## Goal of the exercise
Rewrite the lines of all the records below as one numbered list, skipping blank lines and leaving out the pictures.

## Records

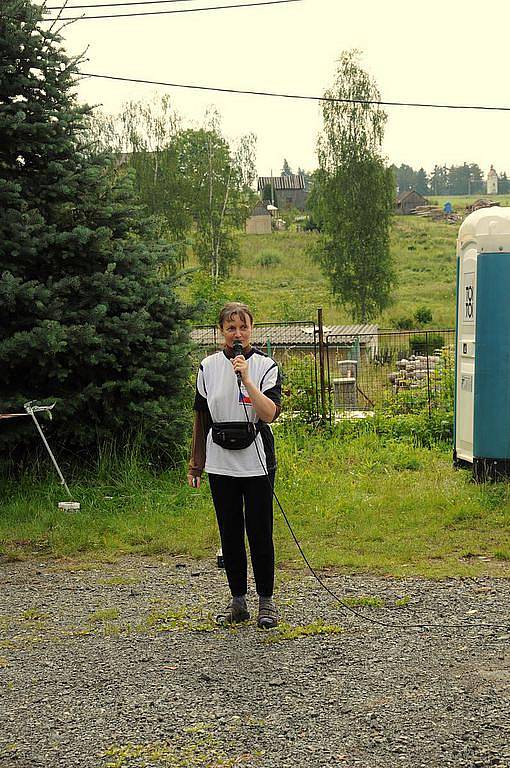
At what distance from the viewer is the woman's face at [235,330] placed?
18.4ft

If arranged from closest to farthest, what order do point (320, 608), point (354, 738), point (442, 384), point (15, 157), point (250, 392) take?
point (354, 738) → point (250, 392) → point (320, 608) → point (15, 157) → point (442, 384)

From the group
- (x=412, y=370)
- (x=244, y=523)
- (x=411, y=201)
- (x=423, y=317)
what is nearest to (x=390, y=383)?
(x=412, y=370)

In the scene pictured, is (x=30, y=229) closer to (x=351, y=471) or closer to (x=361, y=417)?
(x=351, y=471)

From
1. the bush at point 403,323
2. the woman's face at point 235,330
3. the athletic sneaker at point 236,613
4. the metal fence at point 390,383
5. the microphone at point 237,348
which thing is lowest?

## Task response
1. At what distance from the viewer is the woman's face at [235,330] placed?
2. 18.4ft
3. If arranged from closest to farthest, what order do point (320, 608), point (354, 738), point (442, 384), point (15, 157), point (250, 392) take?
4. point (354, 738) → point (250, 392) → point (320, 608) → point (15, 157) → point (442, 384)
5. From the group
6. - (x=412, y=370)
7. - (x=244, y=523)
8. - (x=411, y=201)
9. - (x=423, y=317)
10. what is nearest to (x=390, y=383)?
11. (x=412, y=370)
12. In the scene pictured, is (x=30, y=229) closer to (x=351, y=471) or closer to (x=361, y=417)?
13. (x=351, y=471)
14. From
15. 1. the bush at point 403,323
16. 2. the woman's face at point 235,330
17. 3. the athletic sneaker at point 236,613
18. 4. the metal fence at point 390,383
19. 5. the microphone at point 237,348
20. which thing is lowest?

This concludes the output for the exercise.